Hay historias que no por conocidas dejan de resultar estremecedoras. La que me produjo anoche la misma conmoción que cuando la escuché por primera vez tiene como protagonista a un niño que, ajeno a casi todo lo que rodea y aun define sus circunstancias vitales, está a punto de salir a jugar con sus amigos. Igual que todas las tardes, abre la puerta de casa y comienza a bajar las escaleras. A la altura de uno de los rellanos, se cruza con un hombre al que no conoce. Trae una pequeña maleta, como si volviera de un viaje, pero lo que al niño le llama la atención es su enclenque figura, baja y desgarbada, y sus facciones, que hacen de él un individuo feúcho y en absoluto memorable.

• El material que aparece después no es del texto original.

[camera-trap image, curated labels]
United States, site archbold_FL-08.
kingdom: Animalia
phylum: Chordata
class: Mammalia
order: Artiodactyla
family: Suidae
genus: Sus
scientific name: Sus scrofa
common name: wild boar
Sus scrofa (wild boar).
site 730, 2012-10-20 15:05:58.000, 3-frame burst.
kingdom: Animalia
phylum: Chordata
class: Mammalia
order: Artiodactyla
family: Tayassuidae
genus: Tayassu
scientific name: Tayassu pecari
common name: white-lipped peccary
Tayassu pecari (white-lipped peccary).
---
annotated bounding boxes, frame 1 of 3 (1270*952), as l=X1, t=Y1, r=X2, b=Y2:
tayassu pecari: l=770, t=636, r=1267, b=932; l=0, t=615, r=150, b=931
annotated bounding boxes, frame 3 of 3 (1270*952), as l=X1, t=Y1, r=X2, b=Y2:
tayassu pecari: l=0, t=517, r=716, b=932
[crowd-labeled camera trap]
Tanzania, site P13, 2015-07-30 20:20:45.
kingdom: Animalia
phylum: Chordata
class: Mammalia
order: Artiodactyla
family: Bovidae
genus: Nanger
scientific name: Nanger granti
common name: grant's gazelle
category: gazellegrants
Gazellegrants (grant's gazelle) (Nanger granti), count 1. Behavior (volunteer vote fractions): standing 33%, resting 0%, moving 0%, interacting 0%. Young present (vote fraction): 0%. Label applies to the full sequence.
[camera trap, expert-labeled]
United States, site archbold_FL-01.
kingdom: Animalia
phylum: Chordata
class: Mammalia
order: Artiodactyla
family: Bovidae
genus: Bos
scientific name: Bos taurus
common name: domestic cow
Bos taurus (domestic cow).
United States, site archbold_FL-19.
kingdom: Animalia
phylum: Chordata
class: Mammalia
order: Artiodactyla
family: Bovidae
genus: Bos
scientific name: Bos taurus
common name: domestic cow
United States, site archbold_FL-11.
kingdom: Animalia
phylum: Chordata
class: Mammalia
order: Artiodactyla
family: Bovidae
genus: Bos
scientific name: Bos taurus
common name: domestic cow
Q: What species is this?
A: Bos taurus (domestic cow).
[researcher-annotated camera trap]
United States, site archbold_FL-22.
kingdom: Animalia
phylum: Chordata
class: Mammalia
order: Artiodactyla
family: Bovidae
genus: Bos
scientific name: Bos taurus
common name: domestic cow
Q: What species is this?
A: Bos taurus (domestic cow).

El niño continúa el descenso, alcanza la calle y se reúne con sus amigos en la plaza. Se olvida por completo de la inesperada presencia en el rellano y durante el resto de la tarde se entrega, con la despreocupación acostumbrada, a unos juegos cuyas reglas no admiten errores y en los que siempre queda muy claro dónde están los buenos y en qué bando se alinean los malos. Cuando el cielo empieza a oscurecerse, la voz materna pronuncia su nombre desde una de las ventanas y el niño comprende que ha llegado la hora de regresar a casa. Al abrir la puerta de su vivienda, encuentra dentro, junto a su madre, al hombre con el que se había cruzado unas horas antes en el rellano. Descubre entonces que se trata de su propio padre, a quien él nunca había visto y que acaba de regresar de la cárcel, donde estuvo encerrado varios años por su afección a una causa perdida.
El tiempo de esta historia es el de la posguerra española. El escenario, el barrio chino de Barcelona. Su protagonista, el niño que conoció a su propio padre cuando éste regresó de cumplir condena en un atardecer cualquiera de aquel tiempo tan gris, se acabaría convirtiendo en el escritor Manuel Vázquez Montalbán, que cimentó toda su obra sobre esa anécdota de infancia en la que siempre entendió que latía una verdad esencial sobre sí mismo.